Elekta AB Financial Update: Mixed Signals Amidst Strong Earnings Report
Elekta AB, a leading healthcare equipment and supply company based in Stockholm, Sweden, recently released its Q4 2025 earnings report, which has elicited mixed reactions from the market and analysts. The company, known for its equipment and software for cancer and brain disorder treatments, reported a stronger-than-expected earnings result, yet faced challenges in its order intake.
Earnings Call and Market Reaction
On May 28, 2025, Elekta held its Q4 earnings call, where it reported a better-than-anticipated earnings result. Despite this positive outcome, the company’s order intake was weaker than expected, raising concerns among investors and analysts. Citi, in a report commentary, highlighted the weak order intake as a significant concern, questioning how Elekta might meet consensus expectations moving forward.
Despite these concerns, the market reacted positively to the earnings report. On the same day, Elekta’s stock experienced a notable increase, with the company’s shares rising by at least 5% at the opening of the Stockholm Stock Exchange. This uptick was attributed to the market’s focus on the improved gross and operating margins reported in the latest quarter.
Challenges and Strategic Moves
Elekta’s financial performance in the United States remains a point of concern, with the company expecting the weak order and revenue trends to persist into the early part of the 2025/2026 fiscal year. This outlook was shared by Elekta’s CFO, Tobias Hägglöv, during the earnings call. Additionally, the company is closely monitoring developments related to tariffs in the U.S., with interim CEO Jonas Bolander stating that Elekta is actively managing the situation.
In a strategic move, Elekta announced its intention to resubmit an application to the U.S. Food and Drug Administration (FDA) for its CT-guided treatment system, Evo. This decision was disclosed during the earnings call and represents a significant step in Elekta’s efforts to expand its product offerings in the U.S. market.

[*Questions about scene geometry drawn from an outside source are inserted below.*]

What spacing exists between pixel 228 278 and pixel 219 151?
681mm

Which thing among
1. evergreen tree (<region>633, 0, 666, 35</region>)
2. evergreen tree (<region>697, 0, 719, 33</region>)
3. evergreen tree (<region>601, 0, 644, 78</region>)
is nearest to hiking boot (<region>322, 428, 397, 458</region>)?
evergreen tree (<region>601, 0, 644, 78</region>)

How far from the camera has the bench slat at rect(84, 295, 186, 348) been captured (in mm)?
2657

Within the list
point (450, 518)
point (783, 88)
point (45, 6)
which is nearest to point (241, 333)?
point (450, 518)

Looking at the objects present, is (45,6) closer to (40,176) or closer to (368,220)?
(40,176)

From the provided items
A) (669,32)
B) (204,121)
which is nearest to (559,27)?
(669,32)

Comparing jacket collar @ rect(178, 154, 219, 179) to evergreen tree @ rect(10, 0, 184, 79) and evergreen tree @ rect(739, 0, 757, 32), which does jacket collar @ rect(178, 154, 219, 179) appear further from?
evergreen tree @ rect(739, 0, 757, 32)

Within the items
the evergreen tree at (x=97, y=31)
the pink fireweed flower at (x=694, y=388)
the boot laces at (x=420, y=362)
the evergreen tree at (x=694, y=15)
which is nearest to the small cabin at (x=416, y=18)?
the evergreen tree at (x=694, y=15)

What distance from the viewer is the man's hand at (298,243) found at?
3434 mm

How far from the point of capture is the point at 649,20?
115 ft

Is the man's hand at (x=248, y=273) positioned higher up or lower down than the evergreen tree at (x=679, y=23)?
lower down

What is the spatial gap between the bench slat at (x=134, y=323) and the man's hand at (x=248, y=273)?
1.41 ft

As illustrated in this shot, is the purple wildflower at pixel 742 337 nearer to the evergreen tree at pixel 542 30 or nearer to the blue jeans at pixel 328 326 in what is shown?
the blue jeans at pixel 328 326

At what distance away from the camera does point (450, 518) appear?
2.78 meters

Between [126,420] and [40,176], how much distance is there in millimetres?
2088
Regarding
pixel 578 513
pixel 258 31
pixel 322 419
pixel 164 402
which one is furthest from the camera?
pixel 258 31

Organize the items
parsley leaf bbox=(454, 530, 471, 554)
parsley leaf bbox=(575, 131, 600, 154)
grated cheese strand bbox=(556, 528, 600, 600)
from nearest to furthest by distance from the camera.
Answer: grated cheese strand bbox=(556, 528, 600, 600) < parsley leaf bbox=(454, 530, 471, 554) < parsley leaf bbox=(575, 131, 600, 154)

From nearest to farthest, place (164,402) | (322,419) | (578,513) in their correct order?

Leadership and Recruitment
On the leadership front, Elekta is progressing with its external recruitment process for a new CEO, as stated by interim CEO Jonas Bolander. This development indicates the company’s proactive approach to leadership transition and strategic planning.
Financial Overview
As of May 25, 2025, Elekta’s stock closed at 50.1 SEK, with a 52-week high of 87.35 SEK and a low of 44.5 SEK. The company’s market capitalization stands at 185.6 billion SEK, with a price-to-earnings ratio of 18.56. These figures reflect the company’s strong position in the healthcare equipment and supplies sector, despite the challenges it faces.
In summary, Elekta AB’s Q4 2025 earnings report presents a mixed picture, with strong earnings overshadowed by concerns over order intake and the U.S. market’s performance. However, the company’s strategic initiatives, including the resubmission of the Evo system to the FDA and the ongoing CEO recruitment process, signal its commitment to overcoming these challenges and capitalizing on growth opportunities.